Security Alert blog at PCWorld.com.
If you're a gamer who plays titles that use the Steam platform from Valve, you may want to keep a close eye on your personal data.
On Sunday November 6, Steam servers got hacked, and the hackers gained access to the user database. Initially the attack appeared to be against the Steam forums, but Valve later discovered the attack had run deeper than the online community. Details are still a little thin on the ground, but on Thursday Valve, the company behind Steam, posted the following message to its forums:
"We learned that intruders obtained access to a Steam database in addition to the forums. This database contained information including user names, hashed and salted passwords, game purchases, email addresses, billing addresses and encrypted credit card information. We do not have evidence that encrypted credit card numbers or personally identifying information were taken by the intruders, or that the protection on credit card numbers or passwords was cracked. We are still investigating.
We don't have evidence of credit card misuse at this time. Nonetheless you should watch your credit card activity and statements closely.
While we only know of a few forum accounts that have been compromised, all forum users will be required to change their passwords the next time they login. If you have used your Steam forum password on other accounts you should change those passwords as well."
The compromise comes at a pretty bad time for PC gamers due to the imminent release of Skyrim: The Elder Scrolls V, which is supposed to be ready for download at midnight Friday morning.
Valve suggests that you change your Steam password and keep a close eye on your credit card and bank statements.

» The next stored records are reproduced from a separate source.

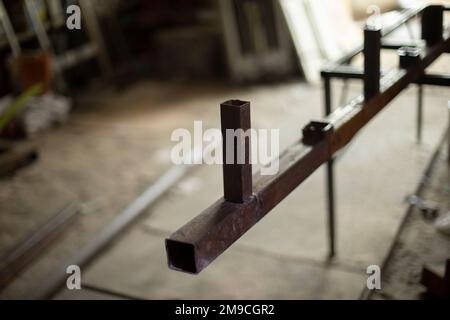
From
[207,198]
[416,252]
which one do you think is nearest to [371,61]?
[416,252]

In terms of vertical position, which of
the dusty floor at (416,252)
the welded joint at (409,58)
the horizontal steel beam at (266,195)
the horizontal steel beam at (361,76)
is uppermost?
the welded joint at (409,58)

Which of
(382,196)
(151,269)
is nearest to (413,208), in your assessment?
(382,196)

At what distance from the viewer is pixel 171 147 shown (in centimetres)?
501

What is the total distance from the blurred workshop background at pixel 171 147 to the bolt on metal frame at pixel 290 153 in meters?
0.44

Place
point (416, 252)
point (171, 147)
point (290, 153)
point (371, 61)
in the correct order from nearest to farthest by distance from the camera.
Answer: point (290, 153)
point (371, 61)
point (416, 252)
point (171, 147)

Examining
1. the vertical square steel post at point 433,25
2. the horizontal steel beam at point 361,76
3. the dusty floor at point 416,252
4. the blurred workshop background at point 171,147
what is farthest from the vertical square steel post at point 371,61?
the dusty floor at point 416,252

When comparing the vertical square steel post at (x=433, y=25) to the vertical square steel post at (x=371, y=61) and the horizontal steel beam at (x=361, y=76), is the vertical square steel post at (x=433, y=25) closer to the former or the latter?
the horizontal steel beam at (x=361, y=76)

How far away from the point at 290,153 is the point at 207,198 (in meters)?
2.29

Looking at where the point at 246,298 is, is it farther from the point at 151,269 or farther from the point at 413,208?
the point at 413,208

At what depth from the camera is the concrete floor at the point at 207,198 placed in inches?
123

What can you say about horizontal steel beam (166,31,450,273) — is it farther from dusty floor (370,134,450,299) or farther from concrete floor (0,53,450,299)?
concrete floor (0,53,450,299)

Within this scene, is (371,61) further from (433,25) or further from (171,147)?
(171,147)

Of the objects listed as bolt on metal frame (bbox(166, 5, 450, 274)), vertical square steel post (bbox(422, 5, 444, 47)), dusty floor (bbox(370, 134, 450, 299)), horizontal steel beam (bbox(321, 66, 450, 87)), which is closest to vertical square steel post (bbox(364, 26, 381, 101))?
bolt on metal frame (bbox(166, 5, 450, 274))

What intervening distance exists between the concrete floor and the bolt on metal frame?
1057 mm
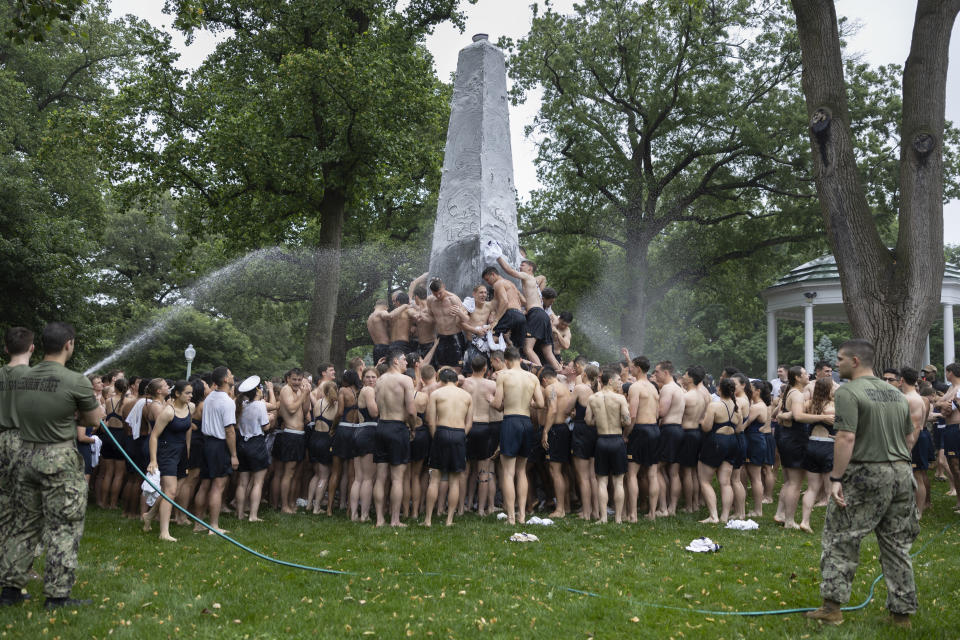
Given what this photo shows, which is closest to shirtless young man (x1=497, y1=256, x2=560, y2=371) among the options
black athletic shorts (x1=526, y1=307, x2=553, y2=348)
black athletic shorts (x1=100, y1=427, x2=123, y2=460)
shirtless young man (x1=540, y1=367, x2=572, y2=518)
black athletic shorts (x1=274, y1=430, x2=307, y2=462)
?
black athletic shorts (x1=526, y1=307, x2=553, y2=348)

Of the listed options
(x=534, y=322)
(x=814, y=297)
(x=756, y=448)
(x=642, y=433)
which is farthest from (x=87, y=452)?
(x=814, y=297)

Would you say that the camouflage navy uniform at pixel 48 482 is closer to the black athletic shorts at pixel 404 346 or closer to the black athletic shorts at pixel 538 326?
the black athletic shorts at pixel 404 346

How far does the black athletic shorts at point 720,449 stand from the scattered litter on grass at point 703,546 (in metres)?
1.83

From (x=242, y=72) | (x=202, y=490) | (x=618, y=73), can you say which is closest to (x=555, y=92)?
(x=618, y=73)

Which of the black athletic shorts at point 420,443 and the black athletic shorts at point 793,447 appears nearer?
the black athletic shorts at point 793,447

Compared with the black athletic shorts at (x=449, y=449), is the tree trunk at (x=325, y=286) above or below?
above

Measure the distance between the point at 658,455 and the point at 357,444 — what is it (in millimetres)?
4400

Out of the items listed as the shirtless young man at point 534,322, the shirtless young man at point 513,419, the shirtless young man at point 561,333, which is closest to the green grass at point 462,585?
the shirtless young man at point 513,419

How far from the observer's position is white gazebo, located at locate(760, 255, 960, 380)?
78.1ft

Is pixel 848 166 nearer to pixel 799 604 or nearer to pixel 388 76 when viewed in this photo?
pixel 799 604

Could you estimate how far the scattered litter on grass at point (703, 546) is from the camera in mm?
7969

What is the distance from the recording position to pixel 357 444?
32.4ft

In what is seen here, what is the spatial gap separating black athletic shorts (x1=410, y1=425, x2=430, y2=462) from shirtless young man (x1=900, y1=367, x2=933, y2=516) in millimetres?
6122

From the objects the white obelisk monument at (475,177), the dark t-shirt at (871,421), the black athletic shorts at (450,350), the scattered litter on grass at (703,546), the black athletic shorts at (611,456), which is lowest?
the scattered litter on grass at (703,546)
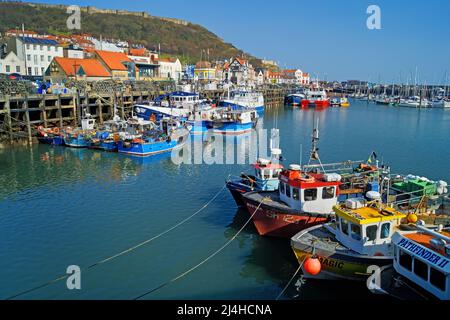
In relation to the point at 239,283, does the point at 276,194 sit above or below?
above

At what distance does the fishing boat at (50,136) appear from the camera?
38.2 m

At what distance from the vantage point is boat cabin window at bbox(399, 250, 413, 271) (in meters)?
10.8

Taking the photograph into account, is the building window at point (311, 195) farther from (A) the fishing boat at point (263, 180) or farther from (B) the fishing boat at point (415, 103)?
(B) the fishing boat at point (415, 103)

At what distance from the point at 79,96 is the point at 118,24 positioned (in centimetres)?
11917

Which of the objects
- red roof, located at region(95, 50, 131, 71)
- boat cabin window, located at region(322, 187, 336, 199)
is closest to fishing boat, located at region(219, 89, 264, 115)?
red roof, located at region(95, 50, 131, 71)

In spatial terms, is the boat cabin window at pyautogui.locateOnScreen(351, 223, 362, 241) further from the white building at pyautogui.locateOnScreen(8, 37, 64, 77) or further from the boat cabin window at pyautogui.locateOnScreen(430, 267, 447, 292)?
the white building at pyautogui.locateOnScreen(8, 37, 64, 77)

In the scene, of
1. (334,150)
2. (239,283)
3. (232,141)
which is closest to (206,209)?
(239,283)

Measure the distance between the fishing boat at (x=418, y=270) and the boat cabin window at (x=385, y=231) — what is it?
4.70 ft

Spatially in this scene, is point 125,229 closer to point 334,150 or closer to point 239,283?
point 239,283

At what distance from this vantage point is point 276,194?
18672 mm

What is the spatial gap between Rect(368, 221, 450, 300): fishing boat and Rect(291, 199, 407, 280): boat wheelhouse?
1.23 metres

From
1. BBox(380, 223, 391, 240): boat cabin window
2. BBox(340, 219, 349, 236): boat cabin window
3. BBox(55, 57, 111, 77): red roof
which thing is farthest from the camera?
BBox(55, 57, 111, 77): red roof

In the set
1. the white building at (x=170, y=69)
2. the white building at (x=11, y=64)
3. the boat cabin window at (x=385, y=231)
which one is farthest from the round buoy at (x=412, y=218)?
the white building at (x=170, y=69)

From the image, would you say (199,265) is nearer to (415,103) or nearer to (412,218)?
(412,218)
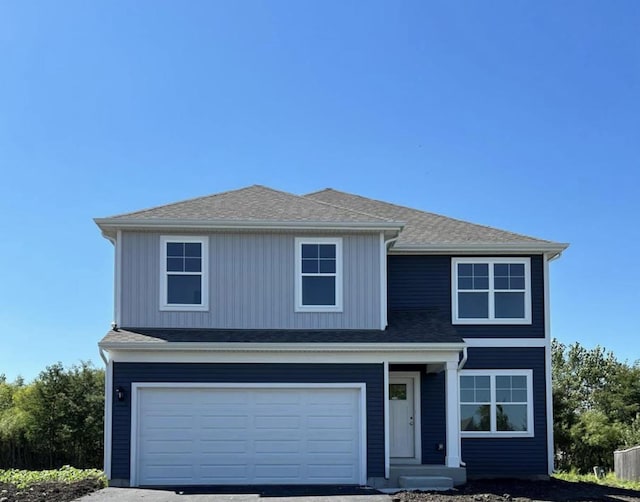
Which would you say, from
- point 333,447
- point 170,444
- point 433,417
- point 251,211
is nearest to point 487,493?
point 333,447

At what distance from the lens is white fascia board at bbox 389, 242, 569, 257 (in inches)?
652

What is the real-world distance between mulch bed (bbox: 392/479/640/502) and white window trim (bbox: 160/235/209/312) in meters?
5.35

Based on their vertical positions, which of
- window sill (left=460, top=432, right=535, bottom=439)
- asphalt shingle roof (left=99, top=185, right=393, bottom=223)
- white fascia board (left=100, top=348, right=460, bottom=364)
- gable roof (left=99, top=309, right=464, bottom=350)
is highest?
asphalt shingle roof (left=99, top=185, right=393, bottom=223)

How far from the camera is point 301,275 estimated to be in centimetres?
1543

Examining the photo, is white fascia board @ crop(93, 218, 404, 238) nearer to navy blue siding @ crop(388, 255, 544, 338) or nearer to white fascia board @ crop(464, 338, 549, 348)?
navy blue siding @ crop(388, 255, 544, 338)

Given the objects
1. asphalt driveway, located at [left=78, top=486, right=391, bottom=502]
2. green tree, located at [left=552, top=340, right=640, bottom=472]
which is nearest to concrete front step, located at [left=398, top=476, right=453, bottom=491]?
asphalt driveway, located at [left=78, top=486, right=391, bottom=502]

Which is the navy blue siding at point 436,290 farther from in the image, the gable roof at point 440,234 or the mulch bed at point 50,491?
the mulch bed at point 50,491

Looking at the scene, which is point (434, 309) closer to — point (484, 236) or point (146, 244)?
point (484, 236)

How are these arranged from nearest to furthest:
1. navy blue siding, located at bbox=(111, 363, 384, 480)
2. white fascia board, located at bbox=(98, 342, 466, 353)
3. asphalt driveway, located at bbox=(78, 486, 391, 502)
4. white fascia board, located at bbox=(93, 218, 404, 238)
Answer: asphalt driveway, located at bbox=(78, 486, 391, 502)
white fascia board, located at bbox=(98, 342, 466, 353)
navy blue siding, located at bbox=(111, 363, 384, 480)
white fascia board, located at bbox=(93, 218, 404, 238)

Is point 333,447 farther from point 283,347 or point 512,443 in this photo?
point 512,443

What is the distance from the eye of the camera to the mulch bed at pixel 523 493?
41.3 ft

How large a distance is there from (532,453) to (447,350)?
147 inches

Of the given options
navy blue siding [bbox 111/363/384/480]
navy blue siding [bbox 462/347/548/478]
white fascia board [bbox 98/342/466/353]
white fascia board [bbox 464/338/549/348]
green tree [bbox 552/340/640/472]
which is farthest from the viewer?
green tree [bbox 552/340/640/472]

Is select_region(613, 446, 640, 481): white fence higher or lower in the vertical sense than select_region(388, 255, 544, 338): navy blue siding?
lower
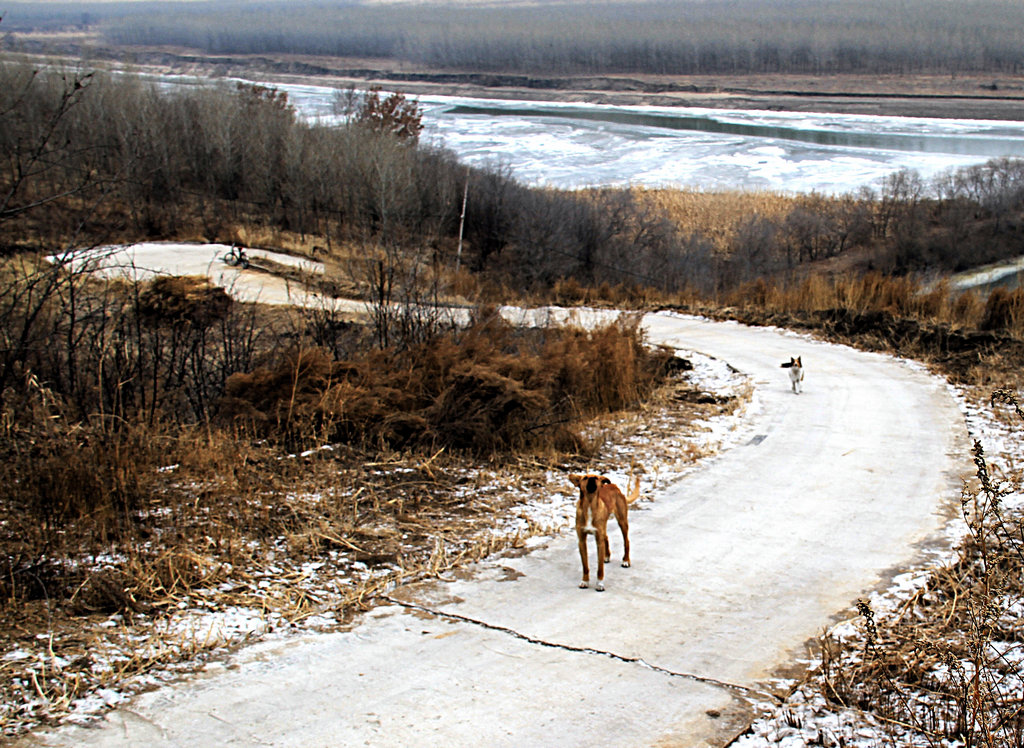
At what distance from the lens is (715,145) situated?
78.9m

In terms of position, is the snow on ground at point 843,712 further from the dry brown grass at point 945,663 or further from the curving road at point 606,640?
the curving road at point 606,640

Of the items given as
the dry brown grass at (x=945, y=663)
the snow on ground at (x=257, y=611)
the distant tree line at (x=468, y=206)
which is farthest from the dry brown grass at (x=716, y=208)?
the dry brown grass at (x=945, y=663)

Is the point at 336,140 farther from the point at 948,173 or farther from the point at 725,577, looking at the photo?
the point at 725,577

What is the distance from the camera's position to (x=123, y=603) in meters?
5.75

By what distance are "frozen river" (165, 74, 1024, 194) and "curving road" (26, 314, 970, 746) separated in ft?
179

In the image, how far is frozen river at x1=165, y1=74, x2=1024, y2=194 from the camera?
66250mm

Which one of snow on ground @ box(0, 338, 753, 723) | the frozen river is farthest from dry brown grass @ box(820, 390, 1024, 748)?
the frozen river

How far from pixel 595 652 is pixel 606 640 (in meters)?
0.19

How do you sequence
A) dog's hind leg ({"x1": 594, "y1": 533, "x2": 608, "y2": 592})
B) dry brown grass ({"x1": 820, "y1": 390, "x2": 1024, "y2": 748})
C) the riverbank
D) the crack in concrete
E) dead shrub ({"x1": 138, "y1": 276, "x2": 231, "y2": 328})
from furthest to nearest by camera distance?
the riverbank → dead shrub ({"x1": 138, "y1": 276, "x2": 231, "y2": 328}) → dog's hind leg ({"x1": 594, "y1": 533, "x2": 608, "y2": 592}) → the crack in concrete → dry brown grass ({"x1": 820, "y1": 390, "x2": 1024, "y2": 748})

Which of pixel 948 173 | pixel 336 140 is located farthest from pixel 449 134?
pixel 948 173

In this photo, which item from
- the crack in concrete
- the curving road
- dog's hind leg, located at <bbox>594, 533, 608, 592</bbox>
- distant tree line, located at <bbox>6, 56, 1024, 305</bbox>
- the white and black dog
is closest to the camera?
the curving road

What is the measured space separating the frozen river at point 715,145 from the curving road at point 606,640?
54.7m

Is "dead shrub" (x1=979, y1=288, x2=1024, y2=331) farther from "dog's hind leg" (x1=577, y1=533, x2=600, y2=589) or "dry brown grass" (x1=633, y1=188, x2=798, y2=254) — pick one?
"dry brown grass" (x1=633, y1=188, x2=798, y2=254)

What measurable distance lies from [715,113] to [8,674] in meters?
109
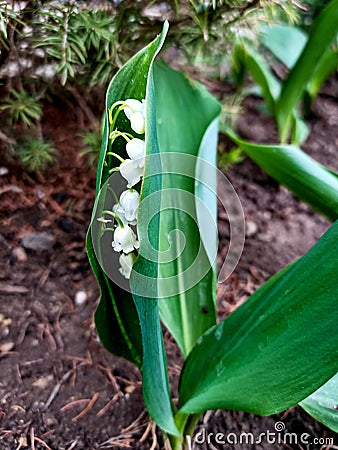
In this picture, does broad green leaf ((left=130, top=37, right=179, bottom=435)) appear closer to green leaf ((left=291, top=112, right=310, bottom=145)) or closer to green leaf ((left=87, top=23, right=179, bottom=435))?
green leaf ((left=87, top=23, right=179, bottom=435))

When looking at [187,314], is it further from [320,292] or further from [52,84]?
[52,84]

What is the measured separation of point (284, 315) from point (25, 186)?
736 millimetres

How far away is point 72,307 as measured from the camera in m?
0.96

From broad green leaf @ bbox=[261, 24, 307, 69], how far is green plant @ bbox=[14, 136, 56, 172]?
2.49 ft

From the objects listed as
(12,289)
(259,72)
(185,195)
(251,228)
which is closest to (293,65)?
(259,72)

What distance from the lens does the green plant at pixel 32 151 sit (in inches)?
42.1

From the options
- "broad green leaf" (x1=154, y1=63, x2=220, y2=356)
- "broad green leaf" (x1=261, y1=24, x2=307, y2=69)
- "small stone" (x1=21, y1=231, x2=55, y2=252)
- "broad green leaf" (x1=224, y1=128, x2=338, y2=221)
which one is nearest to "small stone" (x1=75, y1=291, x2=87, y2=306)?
"small stone" (x1=21, y1=231, x2=55, y2=252)

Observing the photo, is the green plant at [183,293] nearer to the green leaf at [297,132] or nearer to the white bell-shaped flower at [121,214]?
the white bell-shaped flower at [121,214]

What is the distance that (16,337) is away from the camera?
0.89m

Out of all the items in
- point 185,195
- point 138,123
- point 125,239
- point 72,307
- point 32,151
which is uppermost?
point 138,123

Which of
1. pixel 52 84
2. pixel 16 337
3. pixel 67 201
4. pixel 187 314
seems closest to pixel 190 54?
pixel 52 84

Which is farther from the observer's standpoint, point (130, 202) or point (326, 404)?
point (326, 404)

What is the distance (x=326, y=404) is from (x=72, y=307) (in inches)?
19.5

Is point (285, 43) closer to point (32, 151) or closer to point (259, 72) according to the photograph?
point (259, 72)
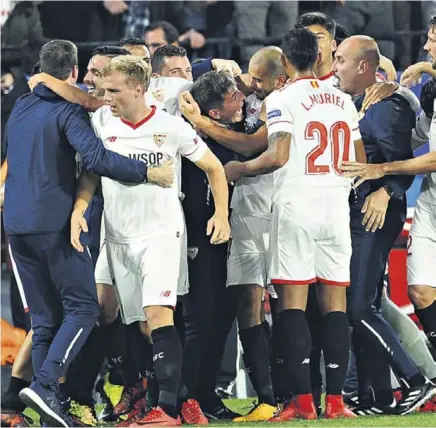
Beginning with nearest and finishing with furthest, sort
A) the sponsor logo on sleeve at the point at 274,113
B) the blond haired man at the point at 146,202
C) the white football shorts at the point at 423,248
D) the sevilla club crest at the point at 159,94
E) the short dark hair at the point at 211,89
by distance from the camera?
the blond haired man at the point at 146,202
the sponsor logo on sleeve at the point at 274,113
the short dark hair at the point at 211,89
the white football shorts at the point at 423,248
the sevilla club crest at the point at 159,94

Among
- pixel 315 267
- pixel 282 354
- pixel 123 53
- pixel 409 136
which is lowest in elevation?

See our previous story on what to do if you're a victim of a data breach for more steps you can take to protect your personal information.
Now would also be a good time to look at using Steam Guard. Steam Guard is available to all account holders, and prevents others from accessing Steam from an unknown computer unless you enter a code, which is delivered to your email.
Also, you should make sure your email address is verified with Steam in order to set up security features like secure questions.